Victoria Holt is back where she belongs in the Never Never Land of hansom cabs, flickering gaslight, Cornish castles and the nobs, the snobs and the havenots. Her narrator is so blushingly, gushingly feminine that ""narratoress"" seems the more accurate designation. And the book is filled with lively, hoity-toity names--Bevil and Endelion Menfrey, Jessica Trelarken, Benedict Bellairs. Harriet Delvaney, catching her breath in many a little sob, tells all about life in late Victorian England from the time she was thirteen up to her young matronhood. She limped. Papa hated her because Mama died bearing her. Poor little wren. She was set down amongst the gorgeous plumage of the madly glamorous and aristocratic neighboring Menfreys. Bevil, handsome devil, was supposed to marry her for her money to repair the tumbling turrets of mouldering Menfreya. She adored him of course. And through an entertaining Mellowdrahmah, everything that can happen to Harriet happens--deaths by misadventure, old legends coming to life and the darling Cornish peasantry being terribly Cornish about ghosts (i.e., ""How did 'ee know 'twas a ghost? We did know, didn't us Jen?""). But could Bevil be true to Harriet? She natters on about could he? would he? will he, until, it seems, he may. When the author tried the same vaporous approach in a modern setting, it was so bad we tittered over our typewriters--and watched it careen up the bestseller lists. It do take your mind off the atom bomb, don't `ee think?

== == ==

### Task to complete
Please name the narrator of the book discussed in the review. The data has no role in this.

== == ==

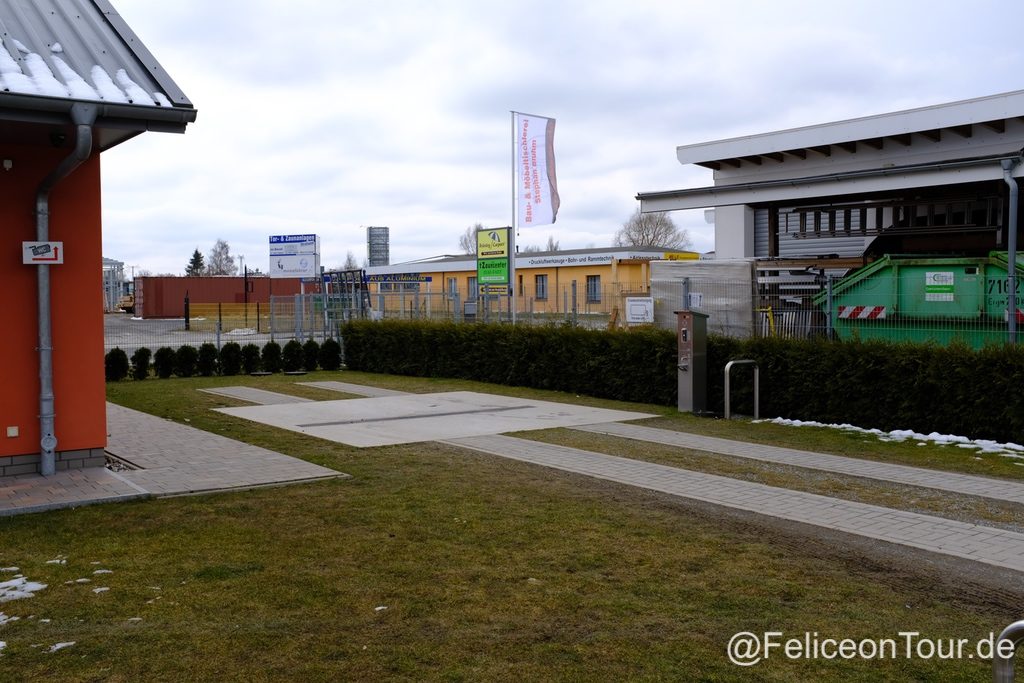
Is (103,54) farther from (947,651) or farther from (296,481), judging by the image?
(947,651)

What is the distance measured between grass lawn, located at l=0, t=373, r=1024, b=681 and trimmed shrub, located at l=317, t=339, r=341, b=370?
1695 cm

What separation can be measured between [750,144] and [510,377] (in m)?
12.1

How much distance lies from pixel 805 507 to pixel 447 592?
391 cm

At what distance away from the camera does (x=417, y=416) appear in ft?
48.4

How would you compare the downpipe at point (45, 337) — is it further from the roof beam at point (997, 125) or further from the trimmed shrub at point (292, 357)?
the roof beam at point (997, 125)

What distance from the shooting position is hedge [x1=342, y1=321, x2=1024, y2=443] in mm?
11648

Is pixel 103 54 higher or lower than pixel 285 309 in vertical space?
higher

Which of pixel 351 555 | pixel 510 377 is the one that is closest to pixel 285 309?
pixel 510 377

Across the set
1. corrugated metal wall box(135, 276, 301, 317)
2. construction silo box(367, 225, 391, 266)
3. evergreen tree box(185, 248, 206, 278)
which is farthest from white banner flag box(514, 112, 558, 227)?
evergreen tree box(185, 248, 206, 278)

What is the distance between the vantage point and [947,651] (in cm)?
467

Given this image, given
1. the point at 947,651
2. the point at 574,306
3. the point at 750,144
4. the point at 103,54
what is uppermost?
the point at 750,144

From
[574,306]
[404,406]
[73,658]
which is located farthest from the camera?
[574,306]

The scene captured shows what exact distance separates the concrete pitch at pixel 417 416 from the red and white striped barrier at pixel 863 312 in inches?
183

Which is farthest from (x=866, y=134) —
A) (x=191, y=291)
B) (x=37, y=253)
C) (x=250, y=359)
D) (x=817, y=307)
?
(x=191, y=291)
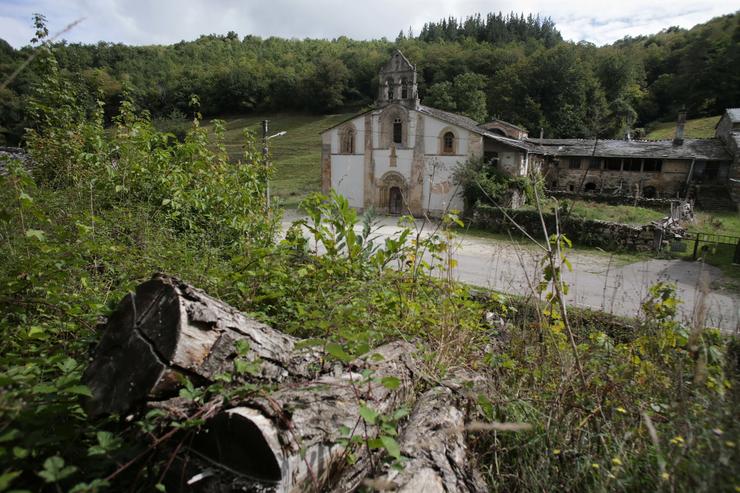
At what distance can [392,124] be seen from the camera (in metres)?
24.4

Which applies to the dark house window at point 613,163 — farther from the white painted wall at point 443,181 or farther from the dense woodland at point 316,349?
the dense woodland at point 316,349

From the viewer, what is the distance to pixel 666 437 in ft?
6.76

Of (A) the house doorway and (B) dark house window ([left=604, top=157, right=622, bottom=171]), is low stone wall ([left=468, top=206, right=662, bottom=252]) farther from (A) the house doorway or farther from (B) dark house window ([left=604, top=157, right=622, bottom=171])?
(B) dark house window ([left=604, top=157, right=622, bottom=171])

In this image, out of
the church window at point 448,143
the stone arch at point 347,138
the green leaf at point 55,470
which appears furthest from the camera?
the stone arch at point 347,138

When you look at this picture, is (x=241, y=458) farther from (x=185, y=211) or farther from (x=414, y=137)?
(x=414, y=137)

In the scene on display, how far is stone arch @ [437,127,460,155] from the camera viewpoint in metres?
23.1

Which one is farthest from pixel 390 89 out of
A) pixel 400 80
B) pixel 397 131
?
pixel 397 131

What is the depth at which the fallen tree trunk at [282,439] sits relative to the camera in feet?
6.00

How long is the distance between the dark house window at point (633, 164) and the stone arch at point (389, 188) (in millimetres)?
17248

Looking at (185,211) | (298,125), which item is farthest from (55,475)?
(298,125)

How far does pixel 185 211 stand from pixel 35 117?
3668 millimetres

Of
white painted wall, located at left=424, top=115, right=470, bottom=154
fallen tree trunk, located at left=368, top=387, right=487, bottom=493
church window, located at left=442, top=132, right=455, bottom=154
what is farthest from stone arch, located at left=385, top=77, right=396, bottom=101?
fallen tree trunk, located at left=368, top=387, right=487, bottom=493

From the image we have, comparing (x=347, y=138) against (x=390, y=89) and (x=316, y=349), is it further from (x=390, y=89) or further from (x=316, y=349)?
(x=316, y=349)

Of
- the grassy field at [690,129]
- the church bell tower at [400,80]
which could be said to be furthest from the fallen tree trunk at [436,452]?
the grassy field at [690,129]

== == ==

### Right answer
Harriet Delvaney